**Excerpted text:**
- Opening Delimiter -
Advertisement
JIS News

Statement by Minister of Health Hon. Rudyard Spencer

This unprecedented Summit obliges us all to focus on a grave and increasing challenge to Jamaica, the Caribbean region and the entire global community. 

It is clear that the global burden and the attendant threat of NCDs constitute one of the major challenges for development in the 21st century. As reported by the WHO, the increase in such diseases worldwide suggests that they are now responsible for more deaths than all other causes combined. NCDs are the world’s number one killer and devastate poor as well as rich countries alike. Therefore, responding to NCDs is a moral, social and economic imperative.

It is therefore fitting that, in response to the leadership of the Member States of the Caribbean Community (CARICOM), global attention has been accorded to the rising epidemic of NCDs at the highest level.  On behalf of my Government, I express our appreciationto all Member States for working together in the spirit of partnership and for making this vision a reality.

As a Jamaican, I am proud to congratulate Ambassador Wolfe of Jamaica who along with Ambassador Lucas of Luxembourg, served as Co-Faciltators, guiding the negotiations which culminated in the consensus document which we will adopt at the end of this meeting.  I also take this opportunity to express appreciation for the words of commendation conveyed by the President of the General Assembly and other speakers to both cofacilitators.
- Closing Delimiter -
**Stored items:**
- Opening Delimiter -
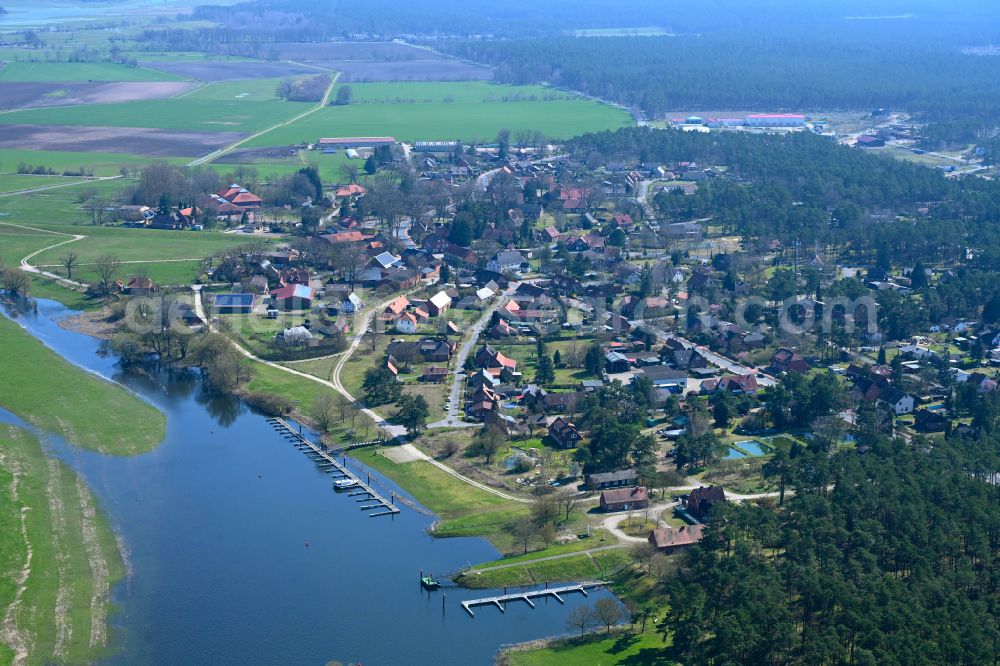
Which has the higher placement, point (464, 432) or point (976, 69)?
point (976, 69)

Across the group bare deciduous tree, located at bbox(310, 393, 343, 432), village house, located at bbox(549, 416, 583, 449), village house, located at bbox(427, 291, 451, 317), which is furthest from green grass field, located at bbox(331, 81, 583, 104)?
village house, located at bbox(549, 416, 583, 449)

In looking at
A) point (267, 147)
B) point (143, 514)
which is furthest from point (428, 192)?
point (143, 514)

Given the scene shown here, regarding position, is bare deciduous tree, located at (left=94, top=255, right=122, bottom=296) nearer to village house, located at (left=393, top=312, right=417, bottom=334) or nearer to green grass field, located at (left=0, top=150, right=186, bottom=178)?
village house, located at (left=393, top=312, right=417, bottom=334)

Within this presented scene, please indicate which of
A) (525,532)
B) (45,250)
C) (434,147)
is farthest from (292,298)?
(434,147)

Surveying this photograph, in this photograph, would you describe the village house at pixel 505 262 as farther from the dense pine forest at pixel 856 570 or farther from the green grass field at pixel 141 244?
the dense pine forest at pixel 856 570

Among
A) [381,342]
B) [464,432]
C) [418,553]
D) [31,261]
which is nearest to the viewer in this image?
[418,553]

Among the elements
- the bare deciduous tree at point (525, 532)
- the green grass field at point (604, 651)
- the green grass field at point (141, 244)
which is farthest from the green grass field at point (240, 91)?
the green grass field at point (604, 651)

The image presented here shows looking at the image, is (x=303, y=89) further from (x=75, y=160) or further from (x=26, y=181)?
(x=26, y=181)

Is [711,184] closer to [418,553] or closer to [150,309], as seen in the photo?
[150,309]
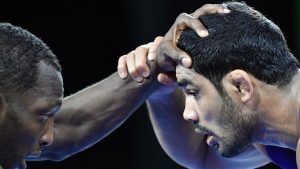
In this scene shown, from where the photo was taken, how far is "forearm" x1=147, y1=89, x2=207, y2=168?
2.19 metres

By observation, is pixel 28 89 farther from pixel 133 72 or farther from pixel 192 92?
pixel 192 92

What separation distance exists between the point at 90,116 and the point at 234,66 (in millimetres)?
561

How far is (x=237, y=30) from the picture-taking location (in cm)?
185

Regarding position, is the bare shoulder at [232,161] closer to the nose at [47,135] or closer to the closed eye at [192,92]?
the closed eye at [192,92]

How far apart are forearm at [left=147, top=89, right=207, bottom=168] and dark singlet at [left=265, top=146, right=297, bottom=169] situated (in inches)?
11.1

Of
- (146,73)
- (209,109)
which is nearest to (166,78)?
(146,73)

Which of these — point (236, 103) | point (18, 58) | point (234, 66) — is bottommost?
point (236, 103)

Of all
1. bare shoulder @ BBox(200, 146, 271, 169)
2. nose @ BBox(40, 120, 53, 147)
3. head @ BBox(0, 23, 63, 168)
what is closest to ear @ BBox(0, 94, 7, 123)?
head @ BBox(0, 23, 63, 168)

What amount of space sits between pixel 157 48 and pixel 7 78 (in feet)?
1.48

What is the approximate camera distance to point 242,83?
6.01 feet

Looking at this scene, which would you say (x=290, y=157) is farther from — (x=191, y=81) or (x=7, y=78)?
(x=7, y=78)

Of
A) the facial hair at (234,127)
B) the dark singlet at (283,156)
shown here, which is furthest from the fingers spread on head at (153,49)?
the dark singlet at (283,156)

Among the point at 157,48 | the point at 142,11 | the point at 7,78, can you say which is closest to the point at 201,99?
the point at 157,48

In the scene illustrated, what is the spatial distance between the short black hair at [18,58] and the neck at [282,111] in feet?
1.98
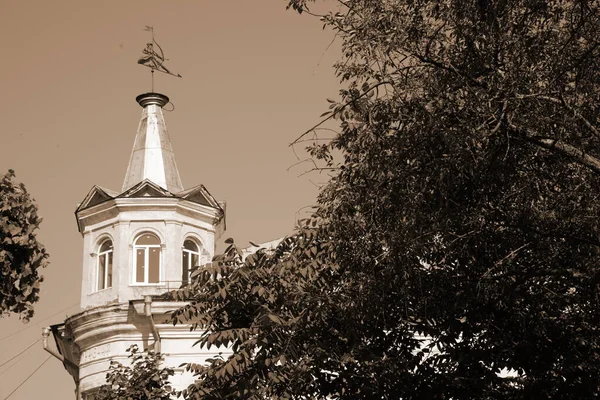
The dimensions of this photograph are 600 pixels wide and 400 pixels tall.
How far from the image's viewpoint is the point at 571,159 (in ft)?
43.9

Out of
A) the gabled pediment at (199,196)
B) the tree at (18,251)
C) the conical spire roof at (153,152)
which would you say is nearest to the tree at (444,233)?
the tree at (18,251)

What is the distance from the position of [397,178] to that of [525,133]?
1.68 m

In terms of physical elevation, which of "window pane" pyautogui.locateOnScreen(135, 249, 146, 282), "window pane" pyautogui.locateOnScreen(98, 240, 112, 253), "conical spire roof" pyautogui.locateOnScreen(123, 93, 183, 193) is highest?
"conical spire roof" pyautogui.locateOnScreen(123, 93, 183, 193)

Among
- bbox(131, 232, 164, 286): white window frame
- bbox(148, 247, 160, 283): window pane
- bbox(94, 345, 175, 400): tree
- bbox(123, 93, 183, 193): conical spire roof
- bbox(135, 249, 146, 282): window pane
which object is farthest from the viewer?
bbox(123, 93, 183, 193): conical spire roof

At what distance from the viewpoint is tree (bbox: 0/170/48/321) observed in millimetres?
12484

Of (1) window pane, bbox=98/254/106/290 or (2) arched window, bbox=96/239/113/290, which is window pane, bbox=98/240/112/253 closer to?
(2) arched window, bbox=96/239/113/290

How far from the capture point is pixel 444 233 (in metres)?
14.0

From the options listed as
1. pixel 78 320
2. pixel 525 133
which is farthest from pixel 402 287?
pixel 78 320

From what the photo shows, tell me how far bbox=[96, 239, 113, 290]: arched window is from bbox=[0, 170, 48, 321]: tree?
52.9 ft

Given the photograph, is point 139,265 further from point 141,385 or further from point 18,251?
point 18,251

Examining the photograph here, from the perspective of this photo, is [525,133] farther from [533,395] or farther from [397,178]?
[533,395]

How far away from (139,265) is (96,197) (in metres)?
2.24

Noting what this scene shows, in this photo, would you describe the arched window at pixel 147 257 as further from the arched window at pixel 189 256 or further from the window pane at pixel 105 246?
the window pane at pixel 105 246

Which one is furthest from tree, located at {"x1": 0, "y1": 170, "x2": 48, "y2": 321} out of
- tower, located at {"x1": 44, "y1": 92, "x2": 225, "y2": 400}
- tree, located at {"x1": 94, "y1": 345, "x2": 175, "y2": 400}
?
tower, located at {"x1": 44, "y1": 92, "x2": 225, "y2": 400}
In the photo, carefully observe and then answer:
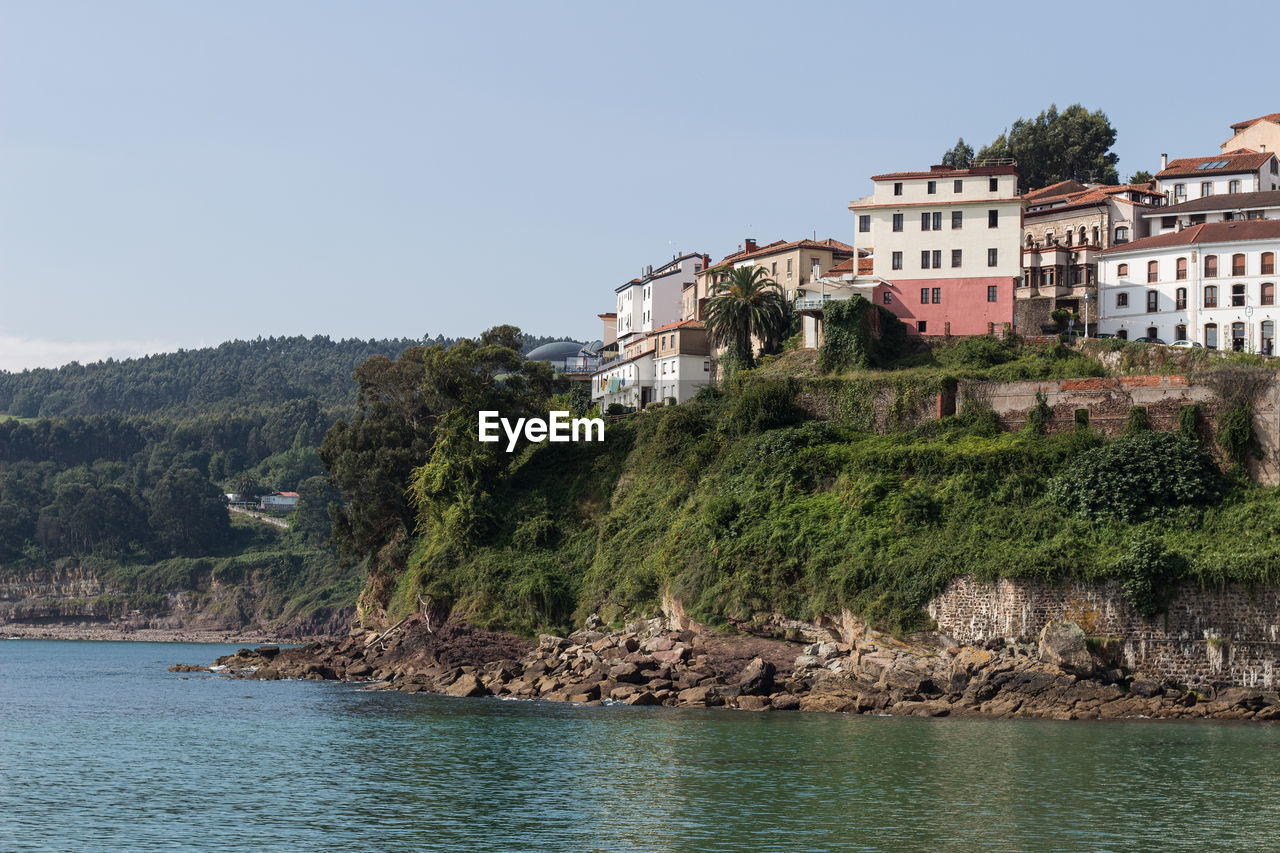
- Closing Delimiter -
**Your task:** Output the part of the health minister's statement starting at "Statement by Minister" and ending at "entire global community.", copied word for word. The listing has no connection to the statement by the health minister.

**Output for this task:**
Statement by Minister of Health Hon. Rudyard Spencer

This unprecedented Summit obliges us all to focus on a grave and increasing challenge to Jamaica, the Caribbean region and the entire global community.